• INSTRUCTIONS FOR THE TASK: Write out every entry, unchanged. Skip any picture.

---------------

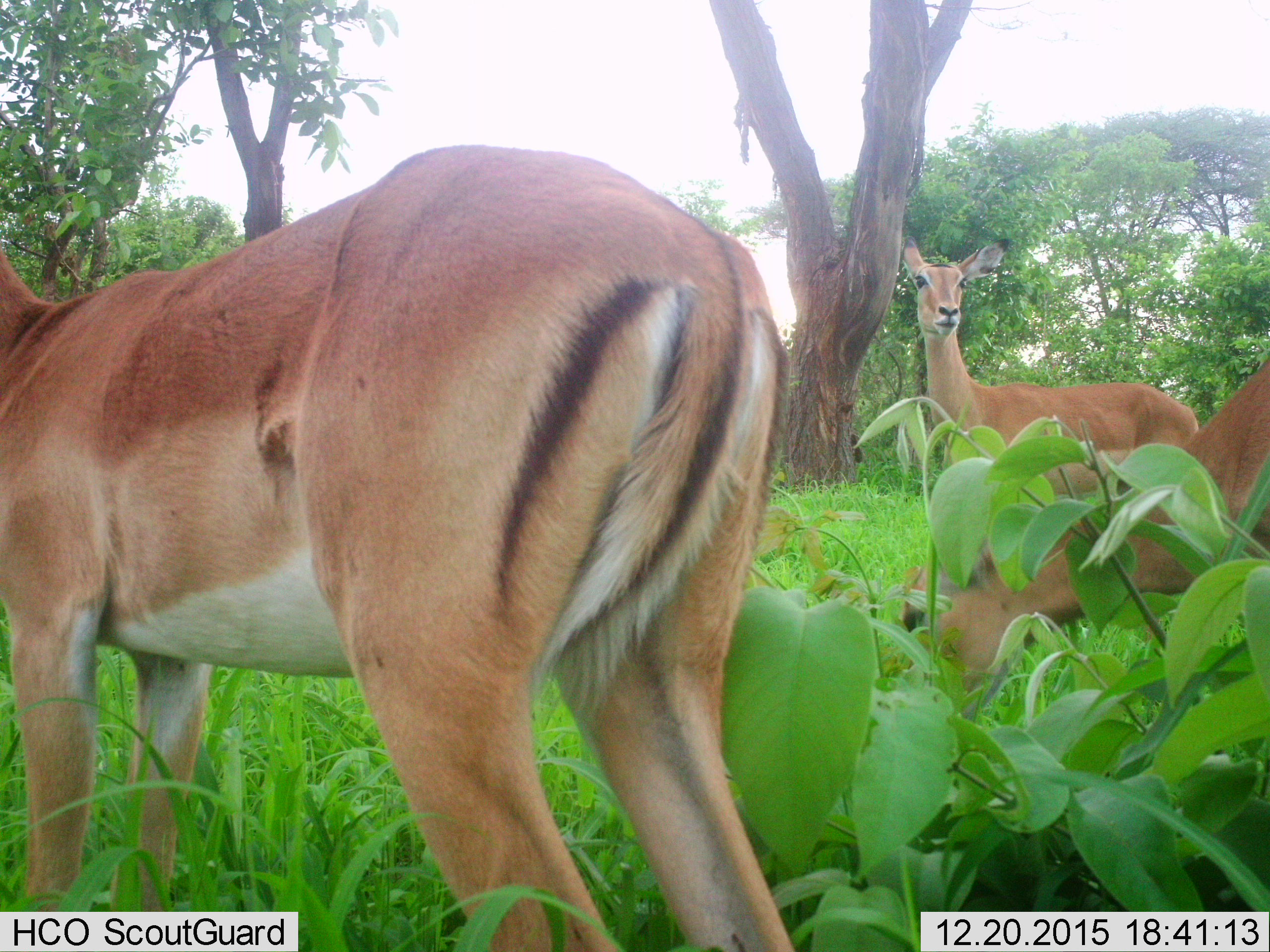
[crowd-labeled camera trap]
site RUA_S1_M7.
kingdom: Animalia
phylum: Chordata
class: Mammalia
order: Artiodactyla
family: Bovidae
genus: Aepyceros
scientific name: Aepyceros melampus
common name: impala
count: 3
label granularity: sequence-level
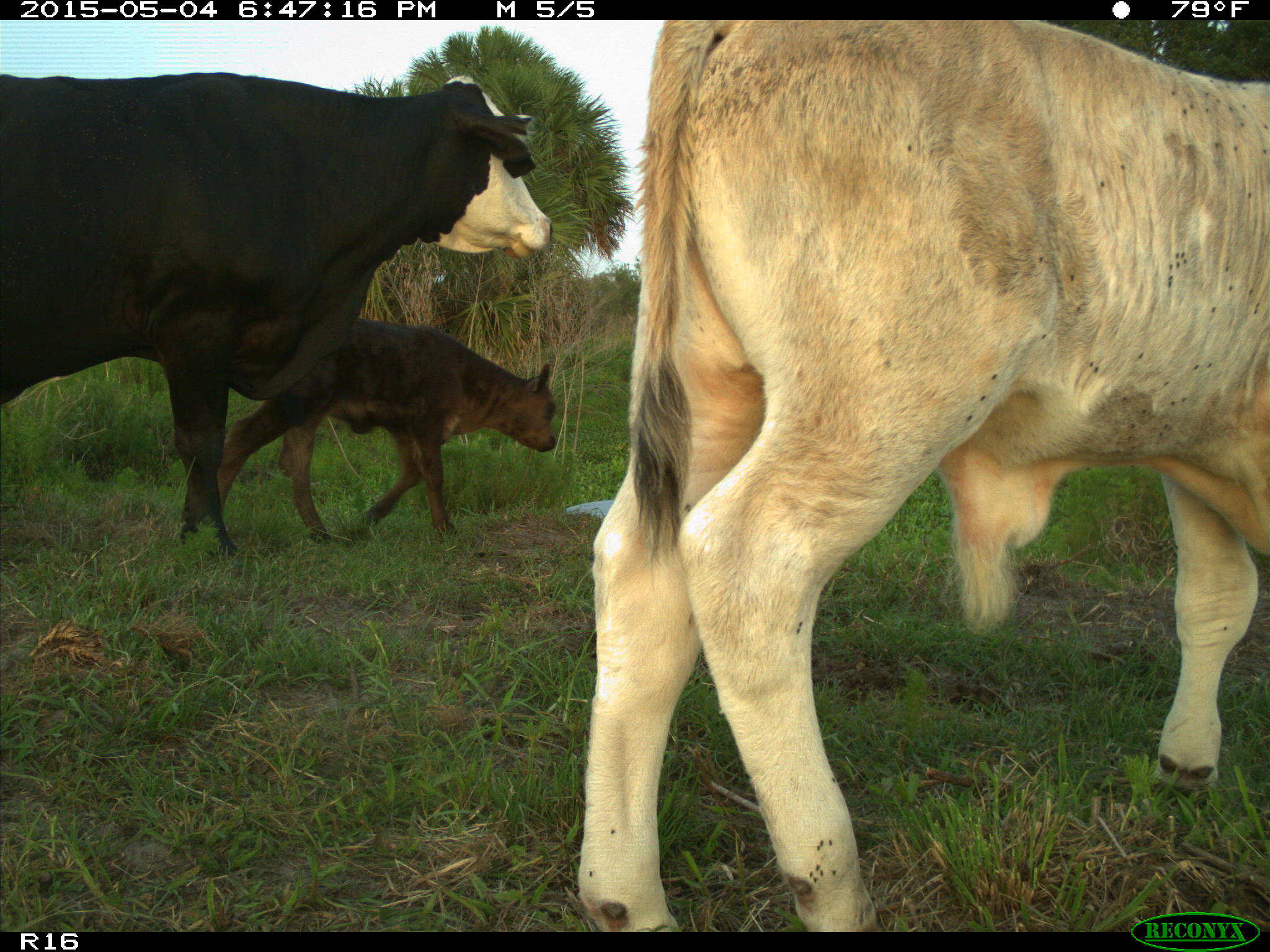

---------------

• THE COMPLETED TASK:
[crowd-labeled camera trap]
site RUA_S1_M7.
kingdom: Animalia
phylum: Chordata
class: Mammalia
order: Artiodactyla
family: Bovidae
genus: Aepyceros
scientific name: Aepyceros melampus
common name: impala
count: 3
label granularity: sequence-level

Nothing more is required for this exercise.